Les mémoires plus ou moins vrai de Maitre Scarabée le plus grand des faussaires, ou le sucide par la justice. 2eme Partie.

Remi Campana

-2 L’ENFANCE –

 

1971 - 1982, années de mon enfance, où les vestiges du vieux monde s’effaçaient au profit

d’un renouveau. Banania avait encore son « y’a bon », la vermine de la France d’en haut

respectait un minimum la racaille de la France d’en bas. Quant aux associations de haute

moralité, elles n’avaient pas encore évincé la censure, ce qui nous laissait un semblant de

liberté. Ce monde « parfait » à la Disney qu’on nous a imposé depuis nous semblait encore

bien abstrait. Quant à moi, après une naissance bien tourmentée, les premières années de ma

vie furent peu glorieuses.

Le bon scarabée aurait tant aimé être un enfant comme les autres. Bien plus grand que la

moyenne, on lui faisait remarquer par toutes sortes de quolibets qu’il ressemblait plus à un

percheron fatigué qu’à un pur-sang anglais. Il avait le front haut et la mine triste, la pâleur de

sa peau contrastant avec la couleur noire de sa crinière grasse. Quant aux moqueries, elles

résonnaient chaque jour sur sa pénible physionomie. Il fallait les entendre, ces aboyeurs

vantant ses mérites:

- Té vé, vite, vite, rentrez les jouvènto, le clerjoun passe.

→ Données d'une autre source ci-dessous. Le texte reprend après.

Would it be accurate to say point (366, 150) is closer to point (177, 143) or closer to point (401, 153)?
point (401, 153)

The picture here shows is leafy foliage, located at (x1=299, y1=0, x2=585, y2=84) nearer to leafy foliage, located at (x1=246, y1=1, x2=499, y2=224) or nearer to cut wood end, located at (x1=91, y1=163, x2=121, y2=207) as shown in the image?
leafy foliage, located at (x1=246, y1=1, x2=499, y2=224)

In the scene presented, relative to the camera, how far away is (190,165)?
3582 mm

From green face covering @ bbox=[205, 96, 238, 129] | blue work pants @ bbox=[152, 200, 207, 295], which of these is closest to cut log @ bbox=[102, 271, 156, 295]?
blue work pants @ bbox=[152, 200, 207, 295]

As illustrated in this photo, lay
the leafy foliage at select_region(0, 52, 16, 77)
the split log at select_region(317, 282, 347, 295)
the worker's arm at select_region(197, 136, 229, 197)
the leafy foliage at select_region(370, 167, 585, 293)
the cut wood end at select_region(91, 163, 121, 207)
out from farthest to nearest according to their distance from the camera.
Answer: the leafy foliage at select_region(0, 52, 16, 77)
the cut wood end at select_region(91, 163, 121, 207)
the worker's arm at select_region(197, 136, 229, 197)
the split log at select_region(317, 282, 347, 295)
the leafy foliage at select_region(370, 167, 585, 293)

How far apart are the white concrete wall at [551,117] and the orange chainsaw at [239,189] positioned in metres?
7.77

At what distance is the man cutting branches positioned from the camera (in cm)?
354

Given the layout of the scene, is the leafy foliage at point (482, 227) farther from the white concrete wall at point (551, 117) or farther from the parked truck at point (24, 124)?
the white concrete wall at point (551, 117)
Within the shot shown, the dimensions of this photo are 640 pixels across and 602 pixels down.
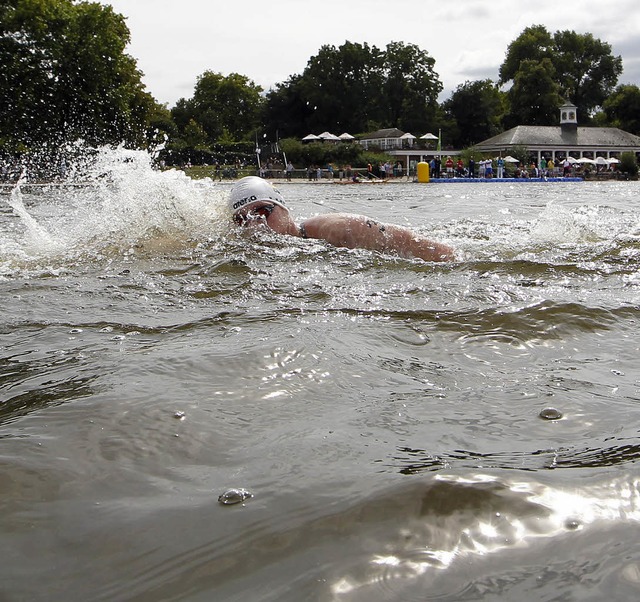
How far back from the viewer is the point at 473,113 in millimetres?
79500

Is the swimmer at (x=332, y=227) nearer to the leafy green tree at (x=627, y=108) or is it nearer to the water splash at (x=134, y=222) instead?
the water splash at (x=134, y=222)

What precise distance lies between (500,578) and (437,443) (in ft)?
1.98

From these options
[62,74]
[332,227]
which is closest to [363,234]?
[332,227]

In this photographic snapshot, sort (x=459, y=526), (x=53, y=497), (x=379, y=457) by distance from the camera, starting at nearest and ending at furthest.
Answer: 1. (x=459, y=526)
2. (x=53, y=497)
3. (x=379, y=457)

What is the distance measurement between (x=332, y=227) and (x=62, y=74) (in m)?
40.2

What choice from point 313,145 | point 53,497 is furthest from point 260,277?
point 313,145

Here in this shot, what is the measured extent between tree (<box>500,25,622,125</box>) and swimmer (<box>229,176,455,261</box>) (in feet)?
297

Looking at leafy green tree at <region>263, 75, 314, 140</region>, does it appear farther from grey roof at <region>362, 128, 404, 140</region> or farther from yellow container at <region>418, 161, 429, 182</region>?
yellow container at <region>418, 161, 429, 182</region>

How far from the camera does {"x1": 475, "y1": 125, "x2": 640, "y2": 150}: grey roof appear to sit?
65.4 meters

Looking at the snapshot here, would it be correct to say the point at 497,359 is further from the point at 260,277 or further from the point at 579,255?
the point at 579,255

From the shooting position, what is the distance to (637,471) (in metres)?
1.50

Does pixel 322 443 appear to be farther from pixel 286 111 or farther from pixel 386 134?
pixel 286 111

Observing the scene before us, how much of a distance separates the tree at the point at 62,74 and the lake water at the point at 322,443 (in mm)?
39589

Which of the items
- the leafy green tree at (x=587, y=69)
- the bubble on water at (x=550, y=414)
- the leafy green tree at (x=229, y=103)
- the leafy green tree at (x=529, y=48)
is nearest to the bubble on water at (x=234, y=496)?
the bubble on water at (x=550, y=414)
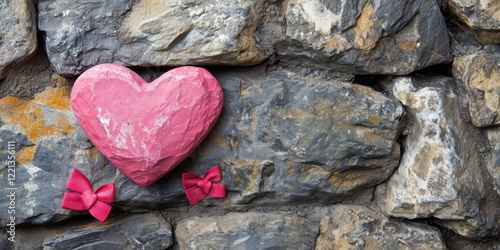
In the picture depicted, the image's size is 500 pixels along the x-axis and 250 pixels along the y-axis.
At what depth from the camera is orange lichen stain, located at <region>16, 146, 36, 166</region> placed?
118cm

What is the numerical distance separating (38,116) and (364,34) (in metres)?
0.68

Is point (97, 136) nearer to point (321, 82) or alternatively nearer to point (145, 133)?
point (145, 133)

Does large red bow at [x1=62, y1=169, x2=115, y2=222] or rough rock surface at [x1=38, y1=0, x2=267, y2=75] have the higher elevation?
rough rock surface at [x1=38, y1=0, x2=267, y2=75]

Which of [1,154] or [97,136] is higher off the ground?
[97,136]

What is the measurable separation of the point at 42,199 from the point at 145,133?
0.87 ft

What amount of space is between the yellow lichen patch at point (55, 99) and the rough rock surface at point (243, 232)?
1.16 feet

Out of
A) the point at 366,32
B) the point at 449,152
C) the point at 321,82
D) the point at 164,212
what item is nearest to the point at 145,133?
the point at 164,212

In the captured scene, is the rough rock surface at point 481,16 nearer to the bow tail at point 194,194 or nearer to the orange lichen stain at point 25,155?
the bow tail at point 194,194

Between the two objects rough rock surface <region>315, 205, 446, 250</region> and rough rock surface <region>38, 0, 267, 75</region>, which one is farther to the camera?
rough rock surface <region>315, 205, 446, 250</region>

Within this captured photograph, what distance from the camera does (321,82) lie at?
1208 millimetres

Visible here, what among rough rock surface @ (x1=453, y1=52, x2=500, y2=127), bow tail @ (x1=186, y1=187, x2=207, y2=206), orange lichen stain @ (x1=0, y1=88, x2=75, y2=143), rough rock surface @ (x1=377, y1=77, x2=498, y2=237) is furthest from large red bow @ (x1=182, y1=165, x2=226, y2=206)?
rough rock surface @ (x1=453, y1=52, x2=500, y2=127)

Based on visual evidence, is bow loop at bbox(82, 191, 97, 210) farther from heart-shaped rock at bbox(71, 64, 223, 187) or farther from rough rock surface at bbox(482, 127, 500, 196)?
rough rock surface at bbox(482, 127, 500, 196)

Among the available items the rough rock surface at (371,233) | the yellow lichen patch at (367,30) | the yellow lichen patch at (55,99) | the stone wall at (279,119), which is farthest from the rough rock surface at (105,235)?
the yellow lichen patch at (367,30)

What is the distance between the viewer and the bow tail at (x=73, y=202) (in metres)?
1.16
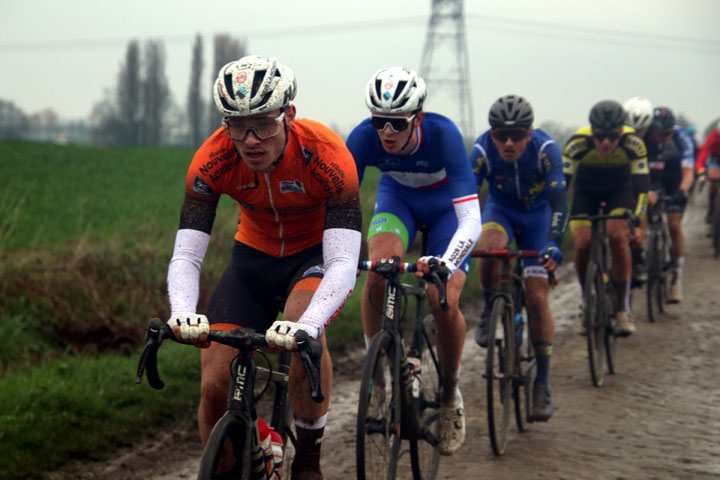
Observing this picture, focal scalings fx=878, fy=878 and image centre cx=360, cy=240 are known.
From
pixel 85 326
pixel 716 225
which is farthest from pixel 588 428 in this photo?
pixel 716 225

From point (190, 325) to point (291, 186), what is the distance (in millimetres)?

- Bonne mère des anges, qu’il est disgracieux, affublé de son pied-bot.

- Hé ma nine, tu vois ce que le Bon Dieu te réserve, à te faire renifler trop souvent la mounine.

Et pour « rire » on le caillassait, ou pire encore on lui pissait dessus. En classe, ce n’était

guère mieux, ses camarades lui portaient régulièrement l’estocade ; il ne s’en plaignait jamais,

souffrant en silence, il se contentait d’esquisser un sourire timide et un peu niais.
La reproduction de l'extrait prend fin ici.